What do you think? Does high school start too early in the morning?

Filed under: David Schechter • Education
soundoff (6 Responses)
  1. Jennifer

    Why do high school students need to be at school so early? School let's out at 2:30 in the afternoon. School could start at 9/10 am and then let out at 3/4 pm in the afternoon. Just my opinion.

    October 8, 2010 at 8:42 pm |
  2. T

    This article is not saying that we extend school starting hours to noon, at all. It's simply saying that maybe a half hour extension would help.
    When I was in high school, I was up at 5:30 a.m. and barley had time to shower, get dressed, eat breakfast and get to school before my school bell rang at 7:15. And as a teenager, I didn't go to sleep until midnight or later every night. That's just how it is.
    In college, my earliest class is at 8:00 a.m., and even then with the 45 minute difference then what I am used to, I feel more rested and alert.
    I agree that school starting hours should be pushed back a half hour.

    September 27, 2010 at 10:39 am |
  3. Vilma Anderson

    I definitely agree that teenagers should not start school before noon. They are too tired to learn anything. And no, they won't go to bed early. I am one of those people who at 63, I still can't function until after noon. I am in my best between 1PM and 4AM. There should be a choice. Start classes early and see how many kids will sign up for early classes and offer classes after noon and see how many will sign up.

    September 15, 2010 at 3:49 pm |
  4. bobo

    when i was in Calgary School use to start at 9am for most grades but here in America you have to wake up at 6am or earlier for class which starts at 7:30am for high school or 8:30 for ele and jr high.

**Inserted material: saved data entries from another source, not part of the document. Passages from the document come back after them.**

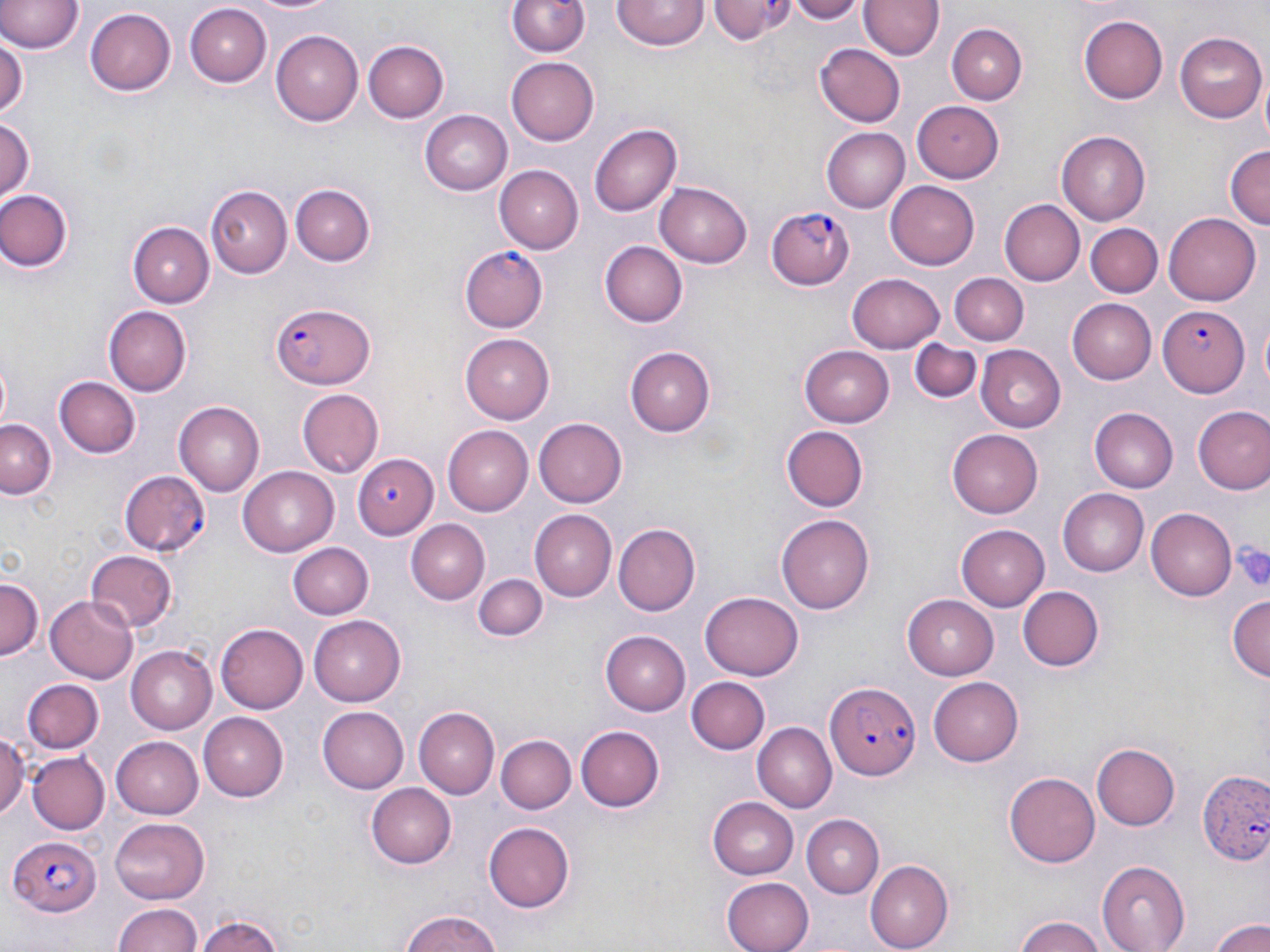

Approximate bounding boxes as (x1,y1)-(x2,y2) corner pairs in pixels.
Plasmodium falciparum-infected red blood cells: (767,205)-(857,290), (459,247)-(549,333), (271,299)-(378,390), (1158,304)-(1246,395), (351,453)-(439,539), (120,470)-(210,555), (827,683)-(921,779), (1199,771)-(1270,867), (11,834)-(104,918).
No Plasmodium ovale, Plasmodium malariae, Plasmodium vivax, Babesia divergens, or Trypanosoma brucei observed.

Summary:
  - Platelet locations: (1233,540)-(1270,591)
  - Uninfected red blood cell locations: (248,0)-(339,16), (507,0)-(591,57), (612,0)-(706,52), (708,0)-(797,44), (786,0)-(865,23), (0,1)-(82,55), (861,1)-(943,62), (186,3)-(271,85), (86,8)-(175,96), (1078,15)-(1168,103), (948,22)-(1029,103), (271,30)-(364,125), (1176,31)-(1266,121), (0,34)-(25,120), (362,40)-(447,123), (816,45)-(905,128), (507,59)-(599,145), (913,98)-(1003,182), (421,110)-(511,194), (0,116)-(37,203), (590,123)-(684,217), (820,126)-(909,212), (1057,131)-(1151,225), (1224,145)-(1270,232), (495,165)-(583,254), (654,181)-(753,268), (886,182)-(979,271), (291,184)-(374,266), (204,186)-(291,277), (0,188)-(74,273), (999,200)-(1084,286), (1164,212)-(1262,305), (128,221)-(213,307), (1085,224)-(1160,297), (598,240)-(686,327), (951,272)-(1028,343), (848,273)-(946,353), (1069,298)-(1160,384), (104,306)-(193,394), (459,333)-(552,422), (911,337)-(982,403), (801,345)-(895,427), (626,346)-(715,436), (976,346)-(1067,432), (0,355)-(12,432), (54,377)-(141,461), (296,389)-(384,479), (174,402)-(265,497), (1192,405)-(1270,492), (1091,409)-(1178,492), (534,417)-(627,507), (0,419)-(55,499), (781,425)-(868,513), (441,426)-(532,515), (948,430)-(1044,519), (240,467)-(338,555), (1057,488)-(1148,576), (1146,509)-(1236,599), (531,510)-(616,600), (778,513)-(878,612), (407,520)-(490,603), (613,522)-(701,613), (956,524)-(1050,611), (285,542)-(374,620), (85,550)-(177,632), (474,572)-(547,642), (0,573)-(44,657), (1017,585)-(1103,673), (700,592)-(804,680), (1226,593)-(1270,684), (45,594)-(137,684), (903,594)-(1001,679), (309,615)-(404,704), (217,622)-(308,713), (600,630)-(690,714), (126,645)-(216,734), (929,675)-(1023,766), (23,677)-(104,753), (687,677)-(769,755), (318,704)-(410,793), (414,706)-(497,800), (199,713)-(288,799), (755,721)-(838,811), (577,724)-(664,811), (0,728)-(25,820), (495,734)-(574,816), (113,736)-(203,817), (1091,741)-(1179,832), (27,751)-(109,834), (1005,772)-(1100,868), (363,783)-(457,867), (707,797)-(799,879), (110,815)-(211,902), (802,815)-(885,897), (485,823)-(576,910), (868,859)-(953,951), (1096,861)-(1190,951), (722,876)-(814,952), (114,902)-(204,952), (394,911)-(509,952), (197,913)-(287,952), (1013,914)-(1106,952), (1211,919)-(1270,952)
  - Slide-level diagnosis: Plasmodium falciparum
  - Magnification: 1000x
  - Stain: May-Grünwald-Giemsa
  - Modality: optical microscopy
  - Field of view: single
  - Image size: 1270×952 pixels
  - Preparation: thin blood smearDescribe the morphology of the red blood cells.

Students need to feel safe when they have to go to school

    September 10, 2010 at 8:06 pm |
  5. bill

    put it on the parents !!! teens need to get to bed earlier . send them to the service and see what time they get up and go to bed . its all this tech stuff , texting , video games . parents need to put their foot down. ask my daughter who is 1st class airman . up at 4:30 am and in bed by 9 pm. if you give the kids a full day of activities and no time to screw around . there will be plenty of sleep . stop playing the blame circle .

    September 6, 2010 at 10:31 am |
  6. Dr. J. Hill, Ph.D.

    No, I don't believe high school starts to early. If a student needs more sleep the student should try going to bed earlier! I'm tired of the excuses surrounding low and/or poor student performance i.e. everyone is to blame except the parents, who helped to establish these behaviors at an early age, and the students themselves. There are too many students dictating to parents what they will or will not do. Parents need to step up to the plate and be parents! Do you believe an employer is going to change the company's starting time because someone "little darling" needs to sleep a little longer – I think not!!!